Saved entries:
☆ ☆ ☆
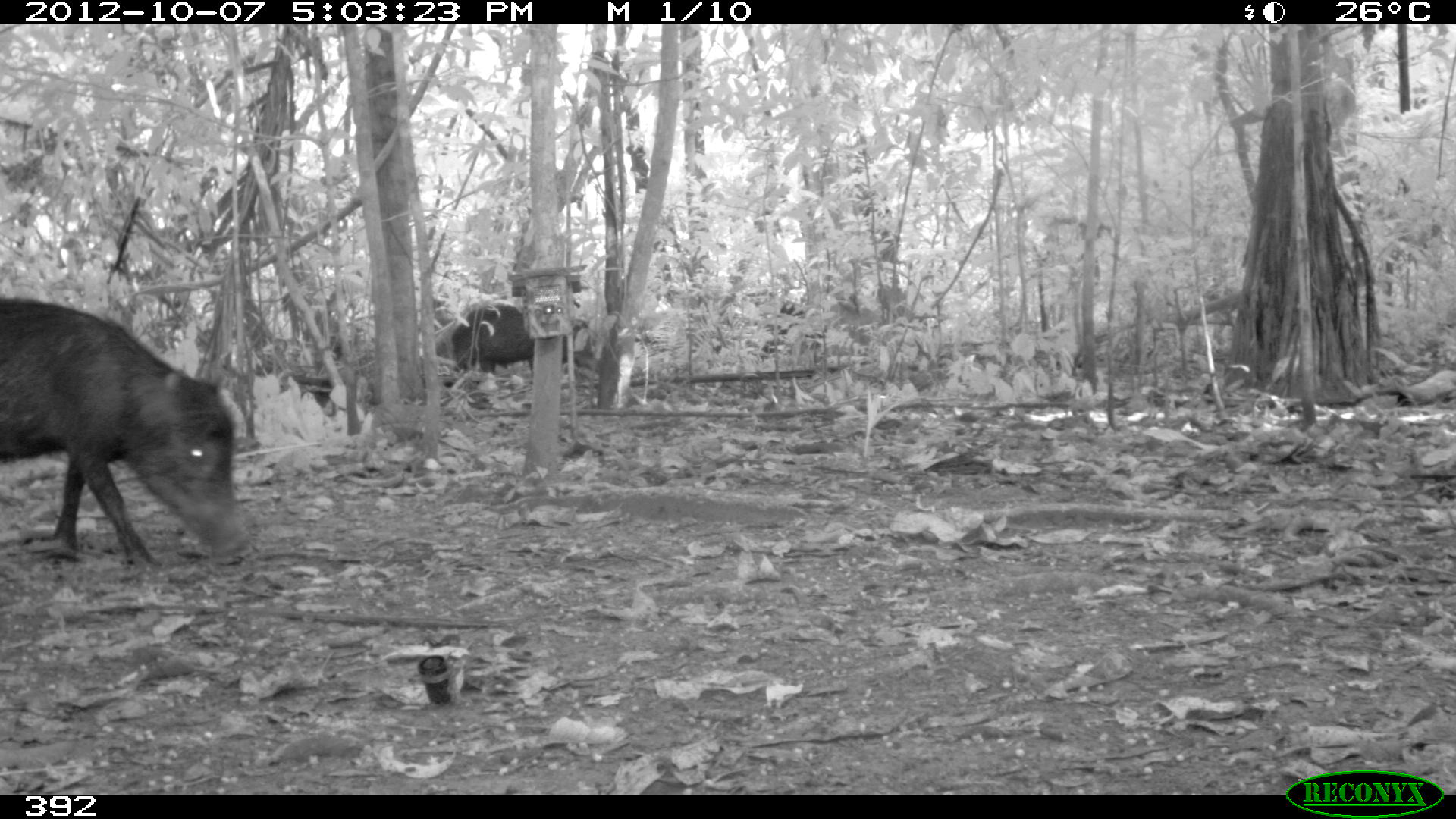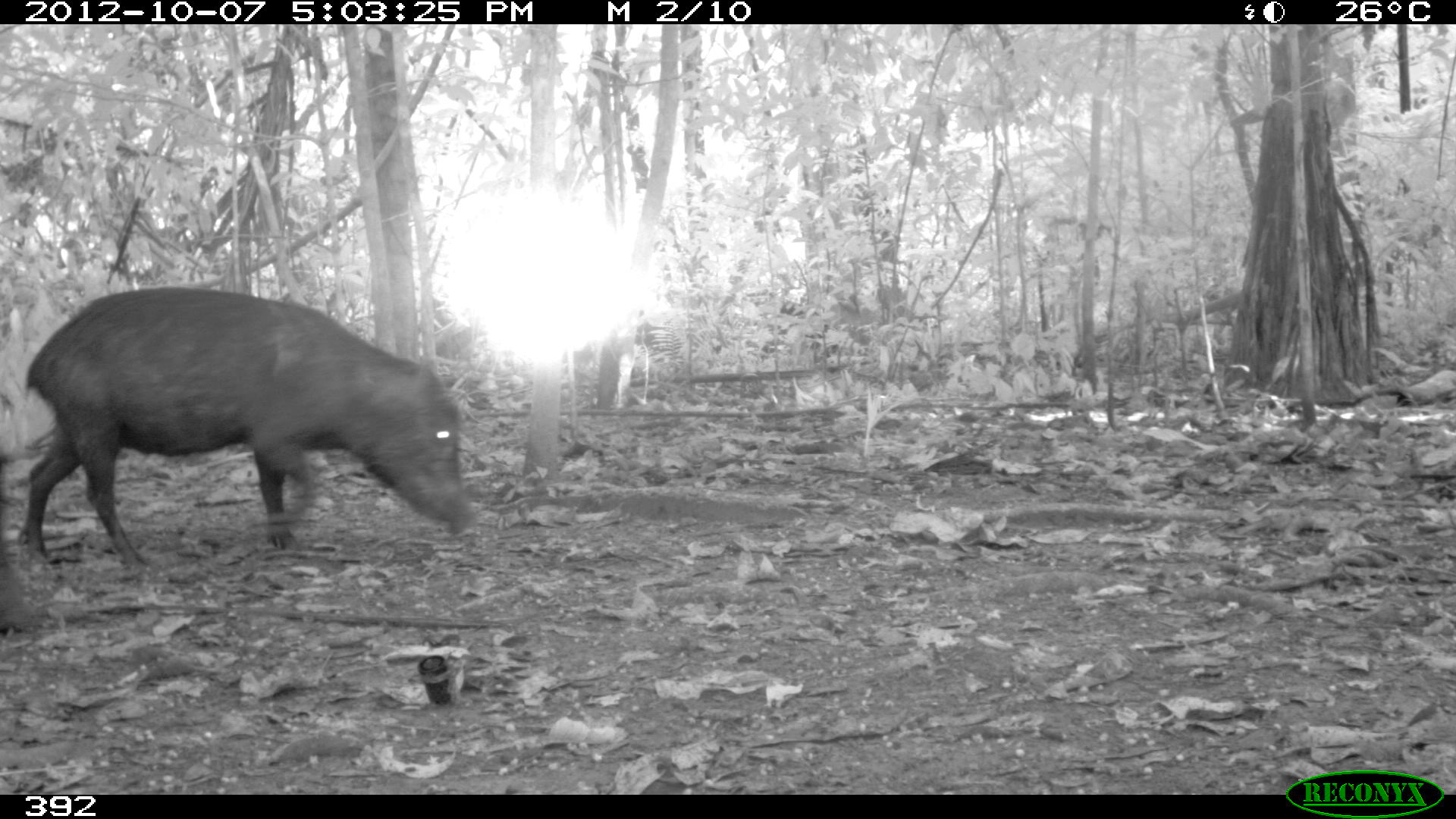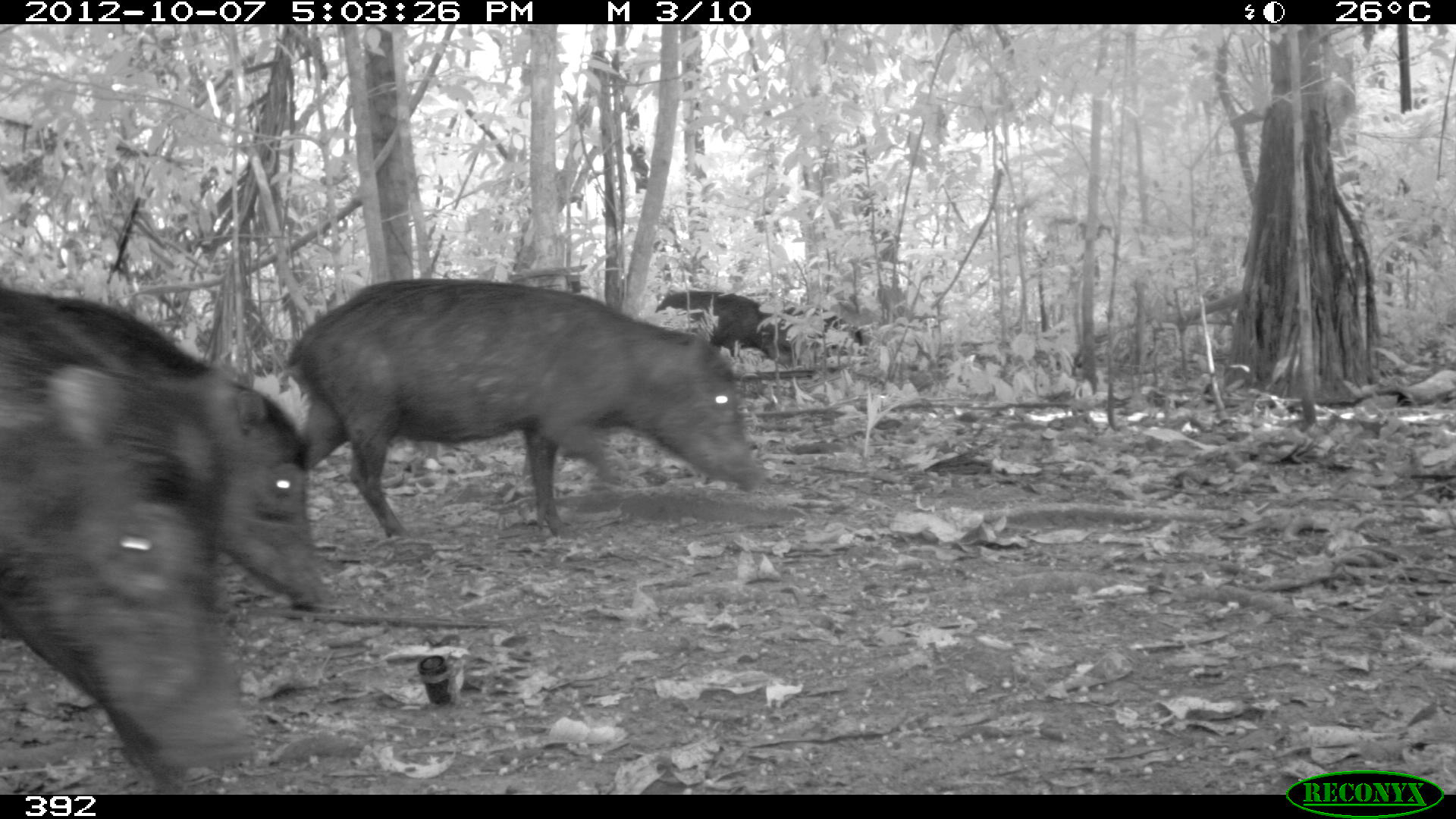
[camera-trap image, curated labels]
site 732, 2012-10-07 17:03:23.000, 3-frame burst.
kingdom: Animalia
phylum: Chordata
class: Mammalia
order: Artiodactyla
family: Tayassuidae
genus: Tayassu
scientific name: Tayassu pecari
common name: white-lipped peccary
Tayassu pecari (white-lipped peccary).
☆ ☆ ☆
DESCRIPTION OF THE TASK:
All of the entries above should be retyped exactly, with the pictures left out.

ANSWER SPACE:
[camera-trap image, curated labels]
site 732, 2012-10-07 17:03:23.000, 3-frame burst.
kingdom: Animalia
phylum: Chordata
class: Mammalia
order: Artiodactyla
family: Tayassuidae
genus: Tayassu
scientific name: Tayassu pecari
common name: white-lipped peccary
Tayassu pecari (white-lipped peccary).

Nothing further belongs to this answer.